Le diagnostic établi confirme notre vision d’accorder une place de choix à la promotion des Congolais, en vue de l’émergence d’une classe moyenne nationale. Ce changement permettra de générer des ressources capables de répondre aux impératifs de pacification du territoire national, de restaurer l’autorité de l’Etat et de satisfaire les besoins sociaux. Cet accroissement de ressources facilitera aussi la marche du pays vers le statut d’Etat émergent.
Dans cette perspective, les défis à relever sont multiples. Il s’agit principalement des défis structurels et opérationnels en vue de promouvoir le développement économique, financier et celui du secteur productif en se focalisant sur un secteur privé et le partenariat public-privé capable de remplir la fonction de principal moteur de croissance économique.
A titre d’exemple, les défis ci-après méritent d’être mentionnés :
. le caractère extraverti de notre économie ;
. l’inadéquation entre l’évolution positive des indicateurs macroéconomiques et le vécu quotidien des Congolais ;
. l’insuffisance des instruments de contrôle et de régulation économique ;
. la nécessité d’accroître le niveau d’exécution budgétaire ;
. la nécessité de promouvoir une classe moyenne congolaise ;
. les difficultés d’accès au crédit ;
. l’impératif de rationaliser le système fiscal ;
. la lutte contre la corruption, le détournement des deniers publics et le coulage des recettes.

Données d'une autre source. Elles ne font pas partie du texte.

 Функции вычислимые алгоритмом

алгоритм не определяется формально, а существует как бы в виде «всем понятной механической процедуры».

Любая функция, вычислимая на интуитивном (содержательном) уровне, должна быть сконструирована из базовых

Afin de répondre à ces préoccupations, il me paraît indispensable d’intégrer des indicateurs susceptibles de mesurer de façon réaliste le niveau de vie des populations, afin d’établir l’adéquation entre la stabilité du cadre macroéconomique et le vécu quotidien des Congolais pour que les sacrifices consentis ne soient pas vains.
Ainsi, je préconise que soient prises notamment les mesures ci-après :
. Organiser les Etats Généraux des agriculteurs et des paysans ;
. Réformer le système fiscal ;
. Poursuivre l’évaluation et la certification des ressources minières, forestières, halieutiques et en hydrocarbures ;
. Accélérer la mise en place du Conseil Economique et Social ;
. Restructurer la Cour des Comptes ;
. Elaborer un plan de programmation, budgétisation et procéder au paiement de la dette intérieure certifiée en vue de la relance des emplois dans les Petites et Moyennes Entreprises ;
. Accélérer la mise en forme de toutes les réformes prévues dans le secteur des finances publiques ;
. Evaluer la réforme du portefeuille de l’Etat et élaborer une nouvelle feuille de route ;
. Consolider le climat des affaires par le respect scrupuleux de la loi sur les marchés publics et parachever le processus de la mise en œuvre du droit OHADA ;
. Finaliser la loi sur la Caisse Nationale de Péréquation ;
. Appliquer de manière rigoureuse le principe de l’exercice exclusif du petit commerce par les nationaux ;
. Promouvoir l’implication obligatoire des congolais dans la sous-traitance dans tous les secteurs de l’activité économique ;
. Adopter un dispositif législatif spécifique en vue de promouvoir l’entreprenariat congolais et de favoriser le développement d’un actionnariat national.
Dans tous les cas, je voudrais, une fois de plus, vous rassurer que je fais miennes les recommandations issues des Concertations nationales. A cet effet, j’engage le Gouvernement de cohésion nationale à bien les exploiter afin d’enrichir, d’ici à la fin de l’année, le programme économique en cours ».